Запрессованный пленник обомлел, услышав при совершенно мужских раскладах женский голос. «А вот с бабами лучше не связываться. И голос – сразу ясно: стерва, такая замочит, даже если сценарием не предусмотрено», – мандражировал Буринин. Трусом он себя не считал, но жить хотелось даже упакованному, будто шпротина в консервную банку.
– И что кавказский пленник успел тебе поведать? – с иронией полюбопытствовала женщина.
– Китайский пленник. О, эта удивительная история началась очень давно, когда старожилы еще помнили, что такое «ваучеры»! Году в девяностом наш Захар Васильевич Караванец прославился тем, что открыл свою первую страховую компанию, страховал вклады граждан в пирамидах и банковские кредиты.

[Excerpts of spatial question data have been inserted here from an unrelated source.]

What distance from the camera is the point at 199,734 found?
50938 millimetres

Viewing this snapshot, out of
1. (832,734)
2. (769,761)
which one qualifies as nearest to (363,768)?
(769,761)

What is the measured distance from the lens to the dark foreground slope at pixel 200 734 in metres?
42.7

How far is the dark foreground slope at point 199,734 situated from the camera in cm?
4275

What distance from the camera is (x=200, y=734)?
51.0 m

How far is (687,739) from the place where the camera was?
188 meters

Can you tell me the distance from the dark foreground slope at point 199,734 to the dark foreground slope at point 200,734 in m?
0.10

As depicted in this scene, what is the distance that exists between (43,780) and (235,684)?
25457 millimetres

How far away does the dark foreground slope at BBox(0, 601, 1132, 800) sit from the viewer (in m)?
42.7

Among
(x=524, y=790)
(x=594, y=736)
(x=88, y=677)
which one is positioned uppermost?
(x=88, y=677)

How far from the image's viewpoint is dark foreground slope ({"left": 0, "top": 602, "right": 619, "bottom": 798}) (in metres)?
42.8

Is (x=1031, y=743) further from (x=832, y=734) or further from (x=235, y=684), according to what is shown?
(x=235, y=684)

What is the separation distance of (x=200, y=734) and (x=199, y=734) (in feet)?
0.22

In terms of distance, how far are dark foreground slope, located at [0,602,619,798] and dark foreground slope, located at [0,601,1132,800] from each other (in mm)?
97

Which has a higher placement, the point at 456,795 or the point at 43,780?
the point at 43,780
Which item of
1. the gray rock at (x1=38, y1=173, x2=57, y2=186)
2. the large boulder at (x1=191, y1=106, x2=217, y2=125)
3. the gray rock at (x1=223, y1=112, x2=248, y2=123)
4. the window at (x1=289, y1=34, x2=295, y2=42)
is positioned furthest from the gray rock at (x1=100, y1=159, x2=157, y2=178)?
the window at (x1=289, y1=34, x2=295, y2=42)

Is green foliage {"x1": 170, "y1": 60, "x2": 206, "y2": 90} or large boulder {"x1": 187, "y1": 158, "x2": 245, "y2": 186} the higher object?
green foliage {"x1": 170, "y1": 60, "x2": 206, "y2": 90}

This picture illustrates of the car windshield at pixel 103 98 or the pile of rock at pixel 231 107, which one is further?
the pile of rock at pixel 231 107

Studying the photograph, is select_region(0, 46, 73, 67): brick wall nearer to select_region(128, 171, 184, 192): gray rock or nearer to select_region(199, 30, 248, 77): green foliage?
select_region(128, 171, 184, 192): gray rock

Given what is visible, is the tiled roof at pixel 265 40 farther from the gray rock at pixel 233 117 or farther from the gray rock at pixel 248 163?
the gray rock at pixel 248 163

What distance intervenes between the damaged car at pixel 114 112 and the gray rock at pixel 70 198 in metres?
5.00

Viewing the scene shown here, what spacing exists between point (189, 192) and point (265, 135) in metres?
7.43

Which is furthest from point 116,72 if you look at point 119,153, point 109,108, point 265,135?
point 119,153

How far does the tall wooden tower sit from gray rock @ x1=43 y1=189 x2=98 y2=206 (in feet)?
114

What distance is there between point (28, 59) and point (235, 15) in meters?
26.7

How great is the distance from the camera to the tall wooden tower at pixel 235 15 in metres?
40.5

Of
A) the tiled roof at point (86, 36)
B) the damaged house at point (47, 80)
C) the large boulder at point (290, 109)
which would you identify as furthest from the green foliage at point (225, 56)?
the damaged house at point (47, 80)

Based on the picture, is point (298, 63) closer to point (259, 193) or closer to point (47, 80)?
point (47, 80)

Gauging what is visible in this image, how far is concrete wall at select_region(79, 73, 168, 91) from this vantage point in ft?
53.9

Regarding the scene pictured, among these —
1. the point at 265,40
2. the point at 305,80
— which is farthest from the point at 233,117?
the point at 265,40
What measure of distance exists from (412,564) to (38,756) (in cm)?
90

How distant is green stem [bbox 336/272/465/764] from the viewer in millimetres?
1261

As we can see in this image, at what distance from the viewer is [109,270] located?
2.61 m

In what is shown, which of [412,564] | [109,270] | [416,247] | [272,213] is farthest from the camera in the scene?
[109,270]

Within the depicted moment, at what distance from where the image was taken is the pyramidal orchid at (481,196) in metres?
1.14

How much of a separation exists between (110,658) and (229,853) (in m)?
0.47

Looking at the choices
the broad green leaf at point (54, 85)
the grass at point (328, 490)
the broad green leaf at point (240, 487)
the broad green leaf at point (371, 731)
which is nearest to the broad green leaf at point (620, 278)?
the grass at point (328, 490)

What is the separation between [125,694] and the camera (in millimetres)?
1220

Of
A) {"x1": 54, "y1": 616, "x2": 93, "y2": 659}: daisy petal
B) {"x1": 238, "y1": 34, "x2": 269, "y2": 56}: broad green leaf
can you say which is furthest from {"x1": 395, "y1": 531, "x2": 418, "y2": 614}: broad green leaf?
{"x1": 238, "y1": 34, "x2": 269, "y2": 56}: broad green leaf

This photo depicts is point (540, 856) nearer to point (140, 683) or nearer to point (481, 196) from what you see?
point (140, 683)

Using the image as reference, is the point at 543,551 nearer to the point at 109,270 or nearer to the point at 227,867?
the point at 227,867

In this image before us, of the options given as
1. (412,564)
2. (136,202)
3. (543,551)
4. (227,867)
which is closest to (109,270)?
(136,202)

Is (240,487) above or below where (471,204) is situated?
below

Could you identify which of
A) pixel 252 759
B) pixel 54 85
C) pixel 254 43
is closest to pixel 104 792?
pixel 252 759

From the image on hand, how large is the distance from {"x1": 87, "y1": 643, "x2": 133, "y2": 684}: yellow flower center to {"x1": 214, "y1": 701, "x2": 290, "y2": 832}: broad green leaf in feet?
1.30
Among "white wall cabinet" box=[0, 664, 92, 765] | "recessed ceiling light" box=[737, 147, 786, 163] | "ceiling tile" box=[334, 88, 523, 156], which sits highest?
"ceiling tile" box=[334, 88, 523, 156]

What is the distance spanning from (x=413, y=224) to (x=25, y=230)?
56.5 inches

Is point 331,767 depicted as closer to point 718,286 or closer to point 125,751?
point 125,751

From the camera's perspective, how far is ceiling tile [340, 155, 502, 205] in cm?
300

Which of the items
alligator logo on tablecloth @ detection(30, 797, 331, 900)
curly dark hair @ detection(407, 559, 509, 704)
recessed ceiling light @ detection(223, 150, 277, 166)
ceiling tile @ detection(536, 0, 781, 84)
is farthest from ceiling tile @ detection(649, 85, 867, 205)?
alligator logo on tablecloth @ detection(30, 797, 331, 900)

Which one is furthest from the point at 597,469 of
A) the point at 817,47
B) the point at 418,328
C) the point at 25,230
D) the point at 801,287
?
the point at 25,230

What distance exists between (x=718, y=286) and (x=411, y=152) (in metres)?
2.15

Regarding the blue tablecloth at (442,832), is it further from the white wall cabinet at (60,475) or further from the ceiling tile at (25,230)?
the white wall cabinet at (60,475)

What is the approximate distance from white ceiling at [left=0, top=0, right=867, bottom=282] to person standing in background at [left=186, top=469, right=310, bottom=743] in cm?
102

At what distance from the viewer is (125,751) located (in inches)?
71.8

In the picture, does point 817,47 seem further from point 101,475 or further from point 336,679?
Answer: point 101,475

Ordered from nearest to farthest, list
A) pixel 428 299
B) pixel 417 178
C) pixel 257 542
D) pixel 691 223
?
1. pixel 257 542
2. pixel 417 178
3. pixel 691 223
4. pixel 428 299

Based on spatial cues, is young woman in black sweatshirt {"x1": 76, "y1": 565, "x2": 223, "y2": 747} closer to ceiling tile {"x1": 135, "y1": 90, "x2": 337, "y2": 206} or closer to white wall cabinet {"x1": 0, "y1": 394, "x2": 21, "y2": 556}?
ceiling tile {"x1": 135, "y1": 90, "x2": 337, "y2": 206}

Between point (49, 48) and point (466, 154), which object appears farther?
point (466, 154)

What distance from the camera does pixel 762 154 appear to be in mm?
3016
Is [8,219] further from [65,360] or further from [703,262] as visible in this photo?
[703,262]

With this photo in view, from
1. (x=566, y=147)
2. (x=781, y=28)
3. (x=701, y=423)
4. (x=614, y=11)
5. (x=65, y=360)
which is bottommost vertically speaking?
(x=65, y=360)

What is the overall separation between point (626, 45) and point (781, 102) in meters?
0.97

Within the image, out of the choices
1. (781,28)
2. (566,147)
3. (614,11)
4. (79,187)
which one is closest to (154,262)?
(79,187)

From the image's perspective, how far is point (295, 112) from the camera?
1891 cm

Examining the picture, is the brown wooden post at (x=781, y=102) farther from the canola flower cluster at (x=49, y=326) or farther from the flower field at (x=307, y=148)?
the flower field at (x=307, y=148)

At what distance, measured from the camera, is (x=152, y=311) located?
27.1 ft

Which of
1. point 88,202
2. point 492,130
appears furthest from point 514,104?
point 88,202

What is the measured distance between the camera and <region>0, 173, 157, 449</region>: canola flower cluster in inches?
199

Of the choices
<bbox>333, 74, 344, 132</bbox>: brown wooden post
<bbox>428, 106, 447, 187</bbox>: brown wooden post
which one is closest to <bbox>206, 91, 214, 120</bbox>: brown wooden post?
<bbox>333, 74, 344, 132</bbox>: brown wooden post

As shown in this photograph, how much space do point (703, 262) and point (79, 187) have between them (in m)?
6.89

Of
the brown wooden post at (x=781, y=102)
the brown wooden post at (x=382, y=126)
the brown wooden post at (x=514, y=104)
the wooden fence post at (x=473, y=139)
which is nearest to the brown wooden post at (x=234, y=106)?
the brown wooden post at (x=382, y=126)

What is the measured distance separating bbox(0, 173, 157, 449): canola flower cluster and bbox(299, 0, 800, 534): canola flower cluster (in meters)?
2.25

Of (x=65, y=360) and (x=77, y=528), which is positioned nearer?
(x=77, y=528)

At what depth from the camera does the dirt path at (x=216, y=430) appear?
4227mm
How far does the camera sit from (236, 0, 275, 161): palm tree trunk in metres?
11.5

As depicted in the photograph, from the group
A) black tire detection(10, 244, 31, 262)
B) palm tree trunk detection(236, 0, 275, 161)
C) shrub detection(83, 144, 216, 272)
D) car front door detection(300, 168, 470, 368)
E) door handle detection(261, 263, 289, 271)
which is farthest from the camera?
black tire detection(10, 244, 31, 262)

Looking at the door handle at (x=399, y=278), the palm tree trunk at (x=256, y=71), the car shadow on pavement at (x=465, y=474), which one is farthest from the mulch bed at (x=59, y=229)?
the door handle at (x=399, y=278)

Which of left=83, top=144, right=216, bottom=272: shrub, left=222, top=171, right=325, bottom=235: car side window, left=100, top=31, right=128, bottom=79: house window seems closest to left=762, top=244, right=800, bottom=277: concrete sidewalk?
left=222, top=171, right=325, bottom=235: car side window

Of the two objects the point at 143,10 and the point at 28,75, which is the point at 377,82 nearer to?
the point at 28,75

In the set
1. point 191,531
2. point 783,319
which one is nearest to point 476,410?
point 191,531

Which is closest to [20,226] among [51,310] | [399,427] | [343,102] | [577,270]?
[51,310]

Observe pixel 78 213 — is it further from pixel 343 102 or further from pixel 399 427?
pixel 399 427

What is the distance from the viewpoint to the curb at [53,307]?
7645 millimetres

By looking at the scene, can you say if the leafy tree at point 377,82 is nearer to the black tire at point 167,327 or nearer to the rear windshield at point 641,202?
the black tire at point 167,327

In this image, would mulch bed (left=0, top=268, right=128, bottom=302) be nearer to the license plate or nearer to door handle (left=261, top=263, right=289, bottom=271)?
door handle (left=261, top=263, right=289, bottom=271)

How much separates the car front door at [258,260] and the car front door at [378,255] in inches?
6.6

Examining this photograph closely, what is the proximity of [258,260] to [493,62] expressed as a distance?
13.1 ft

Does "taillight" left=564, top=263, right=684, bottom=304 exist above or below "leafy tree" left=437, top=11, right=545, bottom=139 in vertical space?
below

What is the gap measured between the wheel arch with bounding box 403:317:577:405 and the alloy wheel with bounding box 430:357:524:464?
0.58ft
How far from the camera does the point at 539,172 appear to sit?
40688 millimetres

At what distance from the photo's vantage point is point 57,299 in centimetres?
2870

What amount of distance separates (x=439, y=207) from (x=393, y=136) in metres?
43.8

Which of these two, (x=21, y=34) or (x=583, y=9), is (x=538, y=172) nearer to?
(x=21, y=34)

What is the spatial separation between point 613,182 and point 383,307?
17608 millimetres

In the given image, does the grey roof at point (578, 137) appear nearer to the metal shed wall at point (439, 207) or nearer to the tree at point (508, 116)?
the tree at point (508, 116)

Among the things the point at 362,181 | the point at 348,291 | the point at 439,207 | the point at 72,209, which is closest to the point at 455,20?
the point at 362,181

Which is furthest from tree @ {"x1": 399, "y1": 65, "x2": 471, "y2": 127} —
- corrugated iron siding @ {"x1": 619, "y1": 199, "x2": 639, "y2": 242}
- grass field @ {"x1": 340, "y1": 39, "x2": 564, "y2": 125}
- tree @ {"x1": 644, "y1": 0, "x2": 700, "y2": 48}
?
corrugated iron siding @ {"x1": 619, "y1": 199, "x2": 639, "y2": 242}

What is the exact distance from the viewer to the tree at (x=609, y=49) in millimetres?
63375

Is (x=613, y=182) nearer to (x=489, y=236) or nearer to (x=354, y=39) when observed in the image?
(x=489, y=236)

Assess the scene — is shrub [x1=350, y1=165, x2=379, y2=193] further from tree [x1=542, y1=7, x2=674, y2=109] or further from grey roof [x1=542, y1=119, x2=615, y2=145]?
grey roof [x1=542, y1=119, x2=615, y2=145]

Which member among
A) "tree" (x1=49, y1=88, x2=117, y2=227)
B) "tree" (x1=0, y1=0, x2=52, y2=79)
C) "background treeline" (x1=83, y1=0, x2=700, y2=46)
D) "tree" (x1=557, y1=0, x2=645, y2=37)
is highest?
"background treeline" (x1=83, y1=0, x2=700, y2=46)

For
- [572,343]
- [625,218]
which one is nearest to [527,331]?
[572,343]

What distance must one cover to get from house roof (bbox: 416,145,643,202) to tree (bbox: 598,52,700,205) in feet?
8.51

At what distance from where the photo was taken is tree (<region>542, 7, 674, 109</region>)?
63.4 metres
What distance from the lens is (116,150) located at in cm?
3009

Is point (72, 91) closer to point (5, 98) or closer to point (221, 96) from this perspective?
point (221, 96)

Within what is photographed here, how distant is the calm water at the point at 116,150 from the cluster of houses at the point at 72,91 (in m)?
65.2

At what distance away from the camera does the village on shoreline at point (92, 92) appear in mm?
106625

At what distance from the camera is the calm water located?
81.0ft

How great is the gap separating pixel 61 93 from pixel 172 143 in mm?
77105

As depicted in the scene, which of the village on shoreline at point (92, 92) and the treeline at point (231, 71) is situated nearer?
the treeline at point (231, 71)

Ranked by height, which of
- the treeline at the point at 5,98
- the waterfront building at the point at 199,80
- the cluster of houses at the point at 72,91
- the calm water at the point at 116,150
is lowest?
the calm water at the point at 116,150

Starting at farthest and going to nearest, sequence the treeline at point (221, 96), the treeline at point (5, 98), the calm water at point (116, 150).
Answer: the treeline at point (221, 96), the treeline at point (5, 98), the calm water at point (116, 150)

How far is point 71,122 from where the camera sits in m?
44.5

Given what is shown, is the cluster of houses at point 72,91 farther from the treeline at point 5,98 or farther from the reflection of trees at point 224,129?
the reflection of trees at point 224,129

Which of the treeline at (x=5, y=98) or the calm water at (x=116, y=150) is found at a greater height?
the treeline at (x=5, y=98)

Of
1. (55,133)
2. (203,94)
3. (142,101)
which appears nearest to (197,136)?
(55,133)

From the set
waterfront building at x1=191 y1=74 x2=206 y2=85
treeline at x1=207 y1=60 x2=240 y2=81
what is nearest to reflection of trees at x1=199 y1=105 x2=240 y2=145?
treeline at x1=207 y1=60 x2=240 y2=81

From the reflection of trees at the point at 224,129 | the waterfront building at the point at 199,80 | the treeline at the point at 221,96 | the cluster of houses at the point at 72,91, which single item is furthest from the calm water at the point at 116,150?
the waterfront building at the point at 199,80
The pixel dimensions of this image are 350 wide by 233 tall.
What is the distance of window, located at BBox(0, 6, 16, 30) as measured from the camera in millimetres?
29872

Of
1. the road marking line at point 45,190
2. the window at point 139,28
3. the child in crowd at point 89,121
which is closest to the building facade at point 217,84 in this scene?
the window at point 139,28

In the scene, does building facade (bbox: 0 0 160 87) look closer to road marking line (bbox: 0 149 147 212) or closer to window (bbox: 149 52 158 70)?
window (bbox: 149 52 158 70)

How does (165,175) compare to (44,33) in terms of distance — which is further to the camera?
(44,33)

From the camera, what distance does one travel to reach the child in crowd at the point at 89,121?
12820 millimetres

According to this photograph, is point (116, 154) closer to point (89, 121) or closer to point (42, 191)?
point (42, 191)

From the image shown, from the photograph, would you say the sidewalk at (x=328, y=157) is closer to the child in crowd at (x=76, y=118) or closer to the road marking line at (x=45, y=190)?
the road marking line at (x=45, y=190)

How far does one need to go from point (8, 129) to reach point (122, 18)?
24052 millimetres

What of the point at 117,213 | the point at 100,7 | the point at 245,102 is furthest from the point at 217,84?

И только пирамиды пошли пузырями, Захар тоже решил растаять в тумане с чемоданом чужих денег. А потом года через три всплыл и основал вторую свою компанию, на этот раз кептивную.
– Не ругайся при дамах.
– Кептивная, значит, позволяющая заводам через страхование работников уходить от сочной доли подоходного налога. Где-то в это смутное время Буринин ушел из ГАИ и устроился во «Взаимопомощь», но известной зарплаты ему показалось мало, и он стал копать в неурочное время. И помаленьку выкопал историю с первой конторой. Далее Караванец в один прекрасный солнечный день получил грубое анонимное письмо.
«Это было не письмо, а телефонный звонок», – поправил бы запертый в багажнике пленник, если бы ему пасть не залепили пластырем.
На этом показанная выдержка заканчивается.